- Japanese arcade poster
- Developer: Nanao Corporation
- Publisher: Irem
- Platform: Arcade
- Release: 1991
- Genres: Hack and slash, beat 'em up
- Modes: Single-player, multiplayer

= Lightning Swords =

1991 video game

Lightning Swords, known in Japan as Ken-Go (剣豪), is a 1991 arcade video game developed by Nanao Corporation and published by Irem.
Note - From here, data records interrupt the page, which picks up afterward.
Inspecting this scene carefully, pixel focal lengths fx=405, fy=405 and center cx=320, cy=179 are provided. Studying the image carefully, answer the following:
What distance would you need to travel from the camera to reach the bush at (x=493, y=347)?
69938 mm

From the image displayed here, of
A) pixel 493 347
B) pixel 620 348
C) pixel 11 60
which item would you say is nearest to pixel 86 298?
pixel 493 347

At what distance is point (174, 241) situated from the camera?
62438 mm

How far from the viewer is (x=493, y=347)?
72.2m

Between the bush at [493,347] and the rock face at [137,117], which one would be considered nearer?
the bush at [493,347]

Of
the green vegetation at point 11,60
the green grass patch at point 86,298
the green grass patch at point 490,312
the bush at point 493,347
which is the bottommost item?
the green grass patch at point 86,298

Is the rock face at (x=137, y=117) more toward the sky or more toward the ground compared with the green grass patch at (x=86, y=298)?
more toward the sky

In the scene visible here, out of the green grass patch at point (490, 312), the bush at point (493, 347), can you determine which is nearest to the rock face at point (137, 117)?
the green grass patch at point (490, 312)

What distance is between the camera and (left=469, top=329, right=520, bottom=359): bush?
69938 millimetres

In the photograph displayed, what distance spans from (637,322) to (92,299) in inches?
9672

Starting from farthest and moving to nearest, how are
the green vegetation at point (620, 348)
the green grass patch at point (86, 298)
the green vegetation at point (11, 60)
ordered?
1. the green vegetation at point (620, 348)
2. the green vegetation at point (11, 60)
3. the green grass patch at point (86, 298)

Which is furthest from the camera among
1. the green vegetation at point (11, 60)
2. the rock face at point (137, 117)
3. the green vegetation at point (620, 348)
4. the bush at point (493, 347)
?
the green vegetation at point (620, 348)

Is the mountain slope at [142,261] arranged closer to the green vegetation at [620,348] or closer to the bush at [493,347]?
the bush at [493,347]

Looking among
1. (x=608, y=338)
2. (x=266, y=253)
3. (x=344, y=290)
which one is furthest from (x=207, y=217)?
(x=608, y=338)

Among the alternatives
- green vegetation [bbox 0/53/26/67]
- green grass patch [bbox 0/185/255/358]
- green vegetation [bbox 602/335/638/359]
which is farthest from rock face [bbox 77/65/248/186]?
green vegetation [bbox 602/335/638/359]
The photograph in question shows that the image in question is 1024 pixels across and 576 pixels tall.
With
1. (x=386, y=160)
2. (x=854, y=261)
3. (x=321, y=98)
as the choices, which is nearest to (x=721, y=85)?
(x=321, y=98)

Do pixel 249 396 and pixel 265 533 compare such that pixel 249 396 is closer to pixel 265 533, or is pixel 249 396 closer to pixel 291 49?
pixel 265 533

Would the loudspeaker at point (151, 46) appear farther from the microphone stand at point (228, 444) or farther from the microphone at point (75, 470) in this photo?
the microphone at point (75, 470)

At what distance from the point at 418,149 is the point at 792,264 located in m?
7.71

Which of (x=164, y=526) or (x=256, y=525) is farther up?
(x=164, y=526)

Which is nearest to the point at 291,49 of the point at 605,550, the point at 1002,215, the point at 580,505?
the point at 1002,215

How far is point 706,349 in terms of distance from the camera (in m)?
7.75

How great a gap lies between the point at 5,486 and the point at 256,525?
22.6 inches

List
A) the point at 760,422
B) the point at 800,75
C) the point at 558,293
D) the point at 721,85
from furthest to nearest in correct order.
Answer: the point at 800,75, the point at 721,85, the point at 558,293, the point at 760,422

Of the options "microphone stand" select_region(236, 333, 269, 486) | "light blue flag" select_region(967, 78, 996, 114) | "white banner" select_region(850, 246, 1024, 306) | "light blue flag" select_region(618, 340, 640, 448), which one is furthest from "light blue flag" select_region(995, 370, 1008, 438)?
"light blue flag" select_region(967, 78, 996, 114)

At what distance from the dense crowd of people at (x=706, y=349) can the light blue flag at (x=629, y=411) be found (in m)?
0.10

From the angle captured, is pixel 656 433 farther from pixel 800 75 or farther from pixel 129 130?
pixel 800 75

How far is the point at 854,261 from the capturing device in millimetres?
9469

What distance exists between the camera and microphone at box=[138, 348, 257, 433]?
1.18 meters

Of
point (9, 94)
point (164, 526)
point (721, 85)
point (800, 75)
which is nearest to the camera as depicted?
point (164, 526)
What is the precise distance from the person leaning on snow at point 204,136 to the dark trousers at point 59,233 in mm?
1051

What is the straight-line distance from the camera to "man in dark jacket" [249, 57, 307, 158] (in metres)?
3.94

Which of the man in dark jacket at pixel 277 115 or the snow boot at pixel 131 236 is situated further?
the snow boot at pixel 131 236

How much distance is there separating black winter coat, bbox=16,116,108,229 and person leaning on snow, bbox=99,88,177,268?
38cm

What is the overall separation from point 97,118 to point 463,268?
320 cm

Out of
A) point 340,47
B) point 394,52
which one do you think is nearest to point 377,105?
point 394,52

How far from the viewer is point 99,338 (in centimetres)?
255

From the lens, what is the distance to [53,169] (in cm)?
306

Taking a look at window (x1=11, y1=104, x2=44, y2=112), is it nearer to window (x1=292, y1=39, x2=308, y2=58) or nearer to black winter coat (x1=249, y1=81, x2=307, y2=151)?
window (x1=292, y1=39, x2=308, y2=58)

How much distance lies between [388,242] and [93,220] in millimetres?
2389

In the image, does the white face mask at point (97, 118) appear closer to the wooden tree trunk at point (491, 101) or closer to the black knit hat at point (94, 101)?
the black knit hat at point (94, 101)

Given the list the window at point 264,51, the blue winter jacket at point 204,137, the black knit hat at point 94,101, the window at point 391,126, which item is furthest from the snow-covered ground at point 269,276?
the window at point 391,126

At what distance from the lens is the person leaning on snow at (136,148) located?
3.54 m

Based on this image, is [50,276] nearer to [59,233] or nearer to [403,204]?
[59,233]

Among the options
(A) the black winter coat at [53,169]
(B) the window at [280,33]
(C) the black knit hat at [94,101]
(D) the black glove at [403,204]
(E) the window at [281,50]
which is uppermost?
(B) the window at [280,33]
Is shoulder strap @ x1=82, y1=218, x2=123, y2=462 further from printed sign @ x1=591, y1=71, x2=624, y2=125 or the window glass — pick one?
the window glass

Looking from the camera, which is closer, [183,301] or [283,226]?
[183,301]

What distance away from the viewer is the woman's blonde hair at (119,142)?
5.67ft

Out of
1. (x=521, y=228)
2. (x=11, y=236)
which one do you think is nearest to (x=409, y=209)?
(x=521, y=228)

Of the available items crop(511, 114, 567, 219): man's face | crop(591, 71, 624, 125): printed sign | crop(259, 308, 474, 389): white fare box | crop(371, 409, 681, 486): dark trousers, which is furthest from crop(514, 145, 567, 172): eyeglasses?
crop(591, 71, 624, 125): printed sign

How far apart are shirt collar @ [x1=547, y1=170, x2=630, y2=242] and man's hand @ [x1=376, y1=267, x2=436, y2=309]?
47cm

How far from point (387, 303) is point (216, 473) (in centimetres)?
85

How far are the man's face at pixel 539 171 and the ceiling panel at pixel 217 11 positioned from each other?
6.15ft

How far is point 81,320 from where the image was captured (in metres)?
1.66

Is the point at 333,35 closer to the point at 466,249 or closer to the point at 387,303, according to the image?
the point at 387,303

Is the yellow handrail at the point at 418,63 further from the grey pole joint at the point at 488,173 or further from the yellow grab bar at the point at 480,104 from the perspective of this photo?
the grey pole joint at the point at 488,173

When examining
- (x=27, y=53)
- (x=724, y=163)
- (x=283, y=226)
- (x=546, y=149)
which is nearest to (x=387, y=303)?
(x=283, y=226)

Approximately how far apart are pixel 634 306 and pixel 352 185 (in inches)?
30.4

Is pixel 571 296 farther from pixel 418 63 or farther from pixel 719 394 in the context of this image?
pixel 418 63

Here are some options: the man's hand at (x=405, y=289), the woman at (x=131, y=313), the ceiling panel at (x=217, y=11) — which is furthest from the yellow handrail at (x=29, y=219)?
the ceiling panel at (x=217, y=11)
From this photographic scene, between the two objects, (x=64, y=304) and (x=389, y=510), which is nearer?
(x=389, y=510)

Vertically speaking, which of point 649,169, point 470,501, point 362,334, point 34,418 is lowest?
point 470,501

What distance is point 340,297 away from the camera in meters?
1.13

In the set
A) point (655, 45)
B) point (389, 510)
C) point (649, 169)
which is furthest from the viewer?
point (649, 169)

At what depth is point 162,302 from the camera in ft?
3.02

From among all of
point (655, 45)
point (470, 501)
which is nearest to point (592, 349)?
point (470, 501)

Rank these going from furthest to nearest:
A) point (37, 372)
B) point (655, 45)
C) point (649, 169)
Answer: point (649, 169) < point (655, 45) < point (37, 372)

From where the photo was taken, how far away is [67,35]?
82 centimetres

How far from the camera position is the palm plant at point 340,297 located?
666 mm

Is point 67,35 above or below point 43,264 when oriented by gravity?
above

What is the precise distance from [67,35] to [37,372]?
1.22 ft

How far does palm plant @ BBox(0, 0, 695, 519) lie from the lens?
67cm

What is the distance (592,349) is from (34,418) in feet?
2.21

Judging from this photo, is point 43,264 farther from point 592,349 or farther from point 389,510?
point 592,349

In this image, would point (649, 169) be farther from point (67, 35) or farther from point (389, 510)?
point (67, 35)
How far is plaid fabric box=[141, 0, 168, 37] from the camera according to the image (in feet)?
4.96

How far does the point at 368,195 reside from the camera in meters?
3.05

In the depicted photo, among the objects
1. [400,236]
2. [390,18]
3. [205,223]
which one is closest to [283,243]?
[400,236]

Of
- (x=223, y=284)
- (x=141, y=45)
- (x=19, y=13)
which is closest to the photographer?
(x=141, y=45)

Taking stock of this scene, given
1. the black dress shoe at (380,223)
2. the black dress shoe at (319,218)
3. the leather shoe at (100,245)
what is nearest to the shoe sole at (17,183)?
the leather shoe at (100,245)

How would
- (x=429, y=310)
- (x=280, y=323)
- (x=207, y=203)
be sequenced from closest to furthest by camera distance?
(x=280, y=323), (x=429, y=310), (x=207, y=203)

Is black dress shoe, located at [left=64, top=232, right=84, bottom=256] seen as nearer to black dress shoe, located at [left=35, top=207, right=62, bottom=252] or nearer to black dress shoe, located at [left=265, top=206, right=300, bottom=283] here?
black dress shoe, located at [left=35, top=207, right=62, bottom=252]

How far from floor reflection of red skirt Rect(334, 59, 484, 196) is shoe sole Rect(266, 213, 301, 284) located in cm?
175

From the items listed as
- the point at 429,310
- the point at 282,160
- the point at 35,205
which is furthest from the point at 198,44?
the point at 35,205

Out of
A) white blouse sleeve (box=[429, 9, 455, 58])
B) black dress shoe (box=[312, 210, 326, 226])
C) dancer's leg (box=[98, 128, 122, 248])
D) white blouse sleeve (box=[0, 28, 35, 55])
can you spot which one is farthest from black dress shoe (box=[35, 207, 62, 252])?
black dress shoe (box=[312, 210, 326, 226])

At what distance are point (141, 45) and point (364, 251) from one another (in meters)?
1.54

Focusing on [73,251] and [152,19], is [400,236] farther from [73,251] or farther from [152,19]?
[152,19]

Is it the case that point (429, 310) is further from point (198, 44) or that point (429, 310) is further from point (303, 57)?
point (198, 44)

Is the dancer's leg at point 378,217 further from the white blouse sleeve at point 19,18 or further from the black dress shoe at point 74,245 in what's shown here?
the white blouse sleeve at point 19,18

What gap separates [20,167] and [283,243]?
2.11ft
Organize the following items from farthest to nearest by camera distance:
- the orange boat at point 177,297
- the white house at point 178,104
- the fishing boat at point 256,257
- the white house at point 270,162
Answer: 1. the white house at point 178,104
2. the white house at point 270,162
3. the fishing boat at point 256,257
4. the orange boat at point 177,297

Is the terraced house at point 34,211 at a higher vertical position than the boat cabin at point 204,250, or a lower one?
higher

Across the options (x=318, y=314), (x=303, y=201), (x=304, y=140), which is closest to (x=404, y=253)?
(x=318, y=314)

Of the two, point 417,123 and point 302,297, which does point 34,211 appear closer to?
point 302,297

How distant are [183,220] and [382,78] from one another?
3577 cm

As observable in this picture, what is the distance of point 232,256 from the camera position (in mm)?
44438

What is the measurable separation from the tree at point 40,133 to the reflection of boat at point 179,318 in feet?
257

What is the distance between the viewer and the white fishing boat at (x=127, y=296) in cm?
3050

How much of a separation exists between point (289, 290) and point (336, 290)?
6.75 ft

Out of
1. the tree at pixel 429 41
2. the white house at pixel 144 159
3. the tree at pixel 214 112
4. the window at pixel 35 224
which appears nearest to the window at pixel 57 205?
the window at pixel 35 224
The game was an arcade-exclusive game until an emulated version was released in 2022 for the Evercade as part of Irem Arcade 1 cartridge.

==Gameplay==
Lightning Swords is a side-scrolling hack and slash game set in feudal Japan where players control a duo of samurai brothers named Blue Dragon and Red Dragon. The game consists of five levels. The game has a single action button that controls the sword. By holding the button, the sword's power increases, and the longer the button remains pressed, the stronger the attack becomes once it's released (up to a maximum of five levels). The jumping is done by holding the joystick up. The player can take four hits before losing a life. The game includes a two-player co-op mode.

==Reception==
- Contemporary
Your Sinclair compared the game to Strider (1989) and said it introduces nothing new to the genre. They complained that the boss enemies take too many hits to defeat. Japanese trade press magazine Game Machine gave the game a rating of 5.53 out of 10.

- Retrospective
Hardcore Gaming 101 summarized the game as "a fun, short, no-nonsense game that aims to do its own thing and does pretty well at it." Retro Gamer wrote: "This mediocre run-and-gun game starts off well, but quickly becomes a churn of recycled enemies, frustrating bosses and tedious and bland level design." Sega-16 compared the game to The Revenge of Shinobi (1989) and said: "With colorful graphics, a varied soundtrack, and interesting bosses, it wasn’t a bad way to spend a pocketful of quarters."